● Work to be completed: Set down the part of the comment thread below starting at "Sorry for the" and ending at "by the author.", word for word.

I can,t really say much about this man and what he has done. I know nothing about him. It wouldn't be fair for me to comment on what he has done or not done.
I do have to agree with The Phosgene Kid, I think the system of justice all around the world same. Unfair.

I think it is quite a coincidence that I should find him as the main subject of your post.
I saw him for the first time last week in a movie that titled Mission Kashmir.

adi said...

i wud also like u to visit aditi's blog for a take on this...

Something to Say said...

Your question reminds me of this fable - some attribute to Birbal and Akbar and some to Ram, when he was a king. A priest, a merchant and a common thief together commit the same crime. The priest is sent to death - why? because as a man of knowledge he ought to have known better, the merchant is given a tough sentence and the common thief a lighter one with some vocational training. While the law is the same - it was applied differently to different people. And it was seen as just.
As far as Sanjay Dutt goes, as someone who has seen the worst of the Bombay riots - I can understand why he wanted the gun. And yet, I dont want him to go scot free - just because he is a star...
This is one issue - one can have moral debates on till eternity...
Sorry for the long comment tho :)

(¯`•._.•[Raaji]•._.•´¯) said...

frankly, i do not agree with you.
Just because a person has a long criminal history doesn't allow us to hang him because he stole something again and similarly it doesn't allow us to set a person free just because it was his first time stealing.

Bla said...

Its normal in such cases people to be prejudiced... However, I think it's more important people to be wide awake.

Bla said...
This comment has been removed by the author.
How do we know said...

Hi PG: I really like that one.. to blame it on drugs, alcohol, "circumstances" during childhood and to go scot free. That is something I am yet to understand.

Hi exseno: " I think the system of justice all around the world same. Unfair." :-)

● Information supplied:
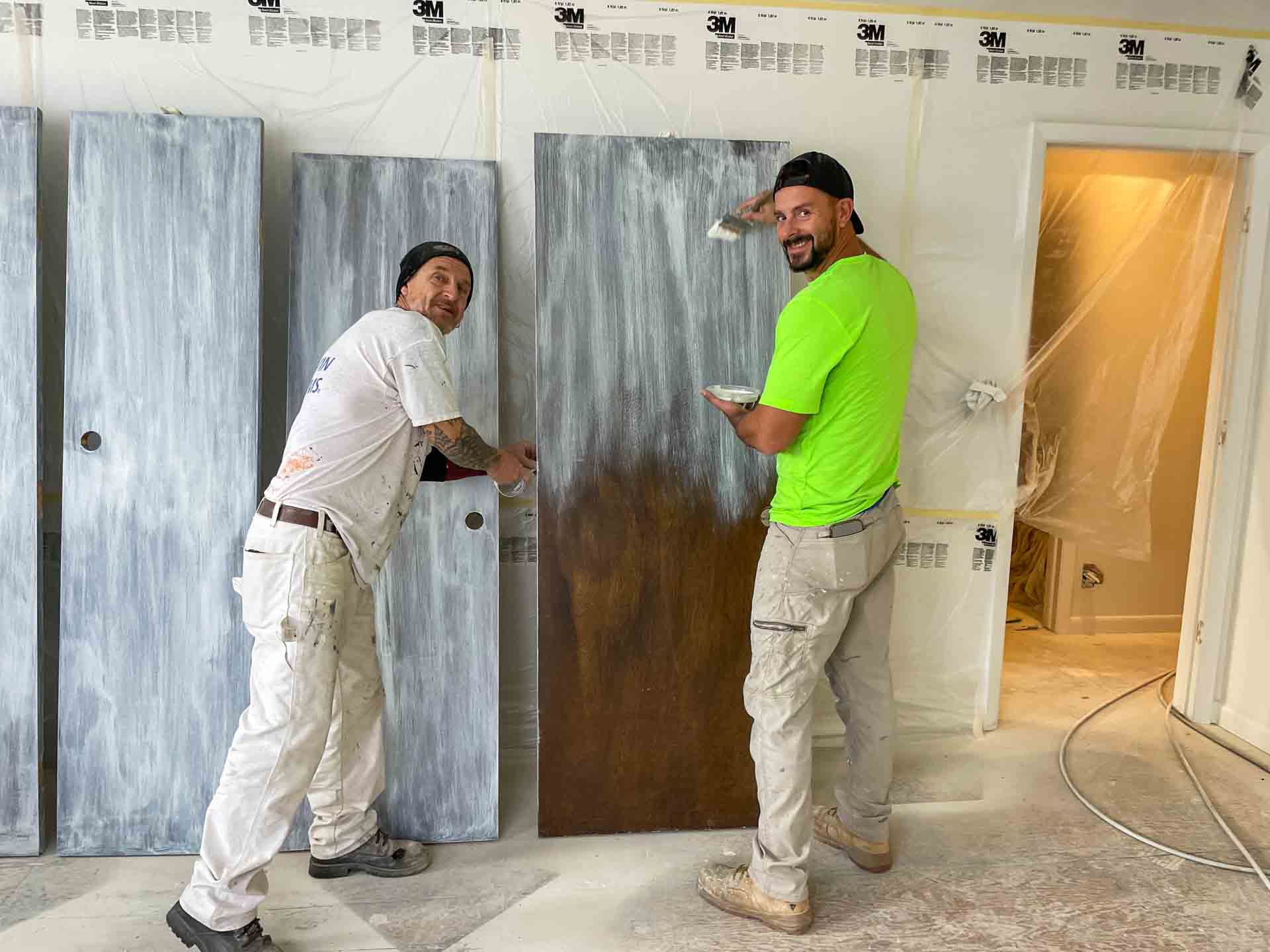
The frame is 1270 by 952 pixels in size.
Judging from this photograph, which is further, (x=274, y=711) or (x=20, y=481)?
(x=20, y=481)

● Result:
Sorry for the long comment tho :)

(¯`•._.•[Raaji]•._.•´¯) said...

frankly, i do not agree with you.
Just because a person has a long criminal history doesn't allow us to hang him because he stole something again and similarly it doesn't allow us to set a person free just because it was his first time stealing.

Bla said...

Its normal in such cases people to be prejudiced... However, I think it's more important people to be wide awake.

Bla said...
This comment has been removed by the author.